Horace Walpole wrote that the three Princes of Serendip had the unusual talent of “always making discoveries, by accidents and sagacity, of things they were not in quest of.” Thus Dr. Whitten, using the pure water of Canberra, was first to achieve the in vitro fertilization and culture of mammalian embryos, something previously inhibited by the chlorinated water of other cities, while available eggs fresh from the henhouse provided nutrient albumen and supplied the unrecognized but necessarily rich levels of carbon dioxide. But there was more to the medium than this. While assuming that the embryos were anaerobic, he took the trouble to test this faulty supposition by adding calcium lactate to the culture medium, and achieved thereby embryonic growth through stages hitherto unrealized. Thus was Whitten’s medium created, the standard in all embryonic culture experiments for the last half-century, allowing studies of development that would otherwise have been impossible. Modestly, Dr. Whitten has implicated chance; but chance, Mr. Chancellor, favours only the prepared mind.

Gender selection by the opposite sex is, fortunately, a key factor in mammalian evolution. Male magpies are not family-oriented, but when Dr. Whitten gave them estrogens, they went all broody and started to build nests. Throughout the animal kingdom the ordering of life depends on the chemical senses and Dr. Whitten has explored the role of chemistry in the growth, development and social activity of animals over the last forty years in Australia, Newfoundland and Bar Harbour, Maine. He has shown that female mice caged together experience inhibition of their normal sexual cycles, while upon exposure to male mice (or their urine) their cycles recommence with profligate urgency, a pattern of behaviour appropriately not researched in humans. This is the Whitten effect, discovered after careful preparation, meticulous observation and the use of low technology (specifically, disposable toothpicks), demonstrating for the first time in mammals the subtle imperatives of pheromones. Again, his own 20-20 olfactory memory, primed by early days in the Australian outback, allowed him to recognize the red foxes’ yellow visiting cards in the snows of Maine. This led to the synthesis of their active olfactory ingredient and to further experiments with it in the wild, producing emphatic responses from other foxes, which further substantiated the pheromonal puissance.

This honorary graduand shows every attribute of the scholar-scientist: wide-pervading interests; a knowledge base expanded by experience and observation; receptiveness to the challenges of the unusual; the creative ordering of discordancy; simple practicality in finding methods for their solution and an overall motivating purpose, transcending the drudgery of the laboratory in pursuit of a higher goal. Dr. Whitten’s quiet work on single dividing cells has benefitted the world’s divided populations by revealing the earliest processes of the ingenious machine of nature, allowing mankind a glimpse of divine control.
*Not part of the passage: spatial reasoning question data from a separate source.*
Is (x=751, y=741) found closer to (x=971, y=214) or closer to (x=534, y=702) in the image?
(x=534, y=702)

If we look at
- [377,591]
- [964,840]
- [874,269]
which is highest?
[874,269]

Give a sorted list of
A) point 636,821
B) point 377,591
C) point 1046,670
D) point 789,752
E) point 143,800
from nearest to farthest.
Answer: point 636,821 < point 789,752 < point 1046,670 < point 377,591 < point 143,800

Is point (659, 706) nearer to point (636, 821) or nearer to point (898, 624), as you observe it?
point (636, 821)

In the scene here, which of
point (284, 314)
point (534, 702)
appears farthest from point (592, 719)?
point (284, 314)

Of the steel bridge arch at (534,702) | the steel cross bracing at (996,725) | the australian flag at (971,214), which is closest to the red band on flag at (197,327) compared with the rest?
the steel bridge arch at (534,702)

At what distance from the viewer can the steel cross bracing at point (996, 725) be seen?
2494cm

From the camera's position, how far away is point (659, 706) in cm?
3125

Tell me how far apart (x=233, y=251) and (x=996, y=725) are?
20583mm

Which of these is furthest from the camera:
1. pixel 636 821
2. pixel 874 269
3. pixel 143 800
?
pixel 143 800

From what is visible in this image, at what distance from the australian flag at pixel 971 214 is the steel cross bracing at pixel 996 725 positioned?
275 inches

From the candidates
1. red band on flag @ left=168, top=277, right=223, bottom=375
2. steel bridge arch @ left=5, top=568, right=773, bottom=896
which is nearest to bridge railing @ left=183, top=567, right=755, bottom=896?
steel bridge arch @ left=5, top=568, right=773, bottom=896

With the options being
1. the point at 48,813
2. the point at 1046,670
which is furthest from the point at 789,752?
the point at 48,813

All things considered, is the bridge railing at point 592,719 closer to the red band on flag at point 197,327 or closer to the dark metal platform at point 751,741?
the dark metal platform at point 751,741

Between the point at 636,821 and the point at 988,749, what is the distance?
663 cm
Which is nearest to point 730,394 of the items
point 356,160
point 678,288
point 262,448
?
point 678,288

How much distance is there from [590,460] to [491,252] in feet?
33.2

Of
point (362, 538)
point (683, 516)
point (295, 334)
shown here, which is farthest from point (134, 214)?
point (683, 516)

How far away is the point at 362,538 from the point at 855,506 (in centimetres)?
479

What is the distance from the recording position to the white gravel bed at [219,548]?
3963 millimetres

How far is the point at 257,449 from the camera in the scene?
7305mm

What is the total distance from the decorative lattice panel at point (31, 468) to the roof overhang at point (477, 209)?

Albert Camus believed that “Great ideas come into the world on doves’ feet. If we listen closely, we will distinguish the gentle whisper of life and hope.” Mr. Chancellor, the Whitten is a popular name of the Wayfarer tree. I present to you a scientist who has steered his prepared mind through the way of productive research; and science has fared well. His record of practical insights has led others to emulate his simple, logical approach to research questions. To honour this progenitor of our potential control of the first steps of life, this provider of reasonable hope that we people of the earth shall have the means to manage our numbers responsibly, I present to you, for the degree of doctor of science, honoris causa, Wesley Kingston Whitten.